Globally consistent accounting standards urged for carbon-related instruments
The research, titled Reality of accounting for carbon-related instruments, reviewed 300 companies in high-emitting sectors and found significant inconsistencies in how these instruments are treated in corporate financial reports.
Currently, there is no dedicated IFRS Accounting Standard for carbon-related instruments, leading companies to create their own accounting policies.
According to Professor Ioannis Tsalavoutas from the University of Glasgow, this discretion results in a lack of transparency and comparability, with inconsistent terminology and methodologies undermining confidence in sustainability claims.
To address this gap, ACCA and the University recommend developing a globally applicable accounting standard. This would guide companies on defining the scope, recognition, measurement, and disclosure of carbon-related instruments, ensuring faithful representation of their financial and environmental impact. They also suggest adopting a unified term—'carbon-related instruments'—to promote harmonized communication across markets.
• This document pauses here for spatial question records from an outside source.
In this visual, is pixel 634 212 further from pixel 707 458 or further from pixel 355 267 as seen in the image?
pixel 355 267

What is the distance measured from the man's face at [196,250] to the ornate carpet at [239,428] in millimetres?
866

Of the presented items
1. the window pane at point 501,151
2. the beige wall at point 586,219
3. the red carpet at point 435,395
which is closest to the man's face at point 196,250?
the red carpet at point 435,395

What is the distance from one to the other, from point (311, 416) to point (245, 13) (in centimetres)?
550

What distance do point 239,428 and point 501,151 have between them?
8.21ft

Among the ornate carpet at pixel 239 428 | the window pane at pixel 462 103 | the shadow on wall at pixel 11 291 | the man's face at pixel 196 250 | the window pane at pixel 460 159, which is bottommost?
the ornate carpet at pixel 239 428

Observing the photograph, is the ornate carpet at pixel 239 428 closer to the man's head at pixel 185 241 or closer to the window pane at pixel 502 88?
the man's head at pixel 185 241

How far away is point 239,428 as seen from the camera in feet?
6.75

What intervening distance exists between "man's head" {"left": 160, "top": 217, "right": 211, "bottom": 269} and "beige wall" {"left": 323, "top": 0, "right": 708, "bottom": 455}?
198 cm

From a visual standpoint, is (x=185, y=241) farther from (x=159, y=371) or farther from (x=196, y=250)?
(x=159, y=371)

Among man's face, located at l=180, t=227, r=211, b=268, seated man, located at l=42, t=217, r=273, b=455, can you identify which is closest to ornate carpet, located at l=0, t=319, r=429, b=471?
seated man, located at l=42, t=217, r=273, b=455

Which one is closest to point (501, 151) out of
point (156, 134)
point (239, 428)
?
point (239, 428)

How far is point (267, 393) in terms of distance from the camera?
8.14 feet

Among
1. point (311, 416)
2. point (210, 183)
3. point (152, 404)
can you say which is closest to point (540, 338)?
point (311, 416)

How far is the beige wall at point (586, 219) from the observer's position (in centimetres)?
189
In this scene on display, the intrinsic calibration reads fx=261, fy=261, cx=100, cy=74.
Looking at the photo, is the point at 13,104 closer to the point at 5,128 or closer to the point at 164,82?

ACCA has supplemented the report with two practical articles offering insights for decision-makers and finance teams, including workflows based on current IFRS standards and the broader implications for ESG reporting, tax risk, and reputation.
Aaron Saw, Head of corporate reporting insights, at ACCA, emphasized that quality information on these instruments is vital for stakeholders. ACCA calls on regulators, standard-setters, and finance professionals to engage with the findings, to build a more transparent and trustworthy carbon market.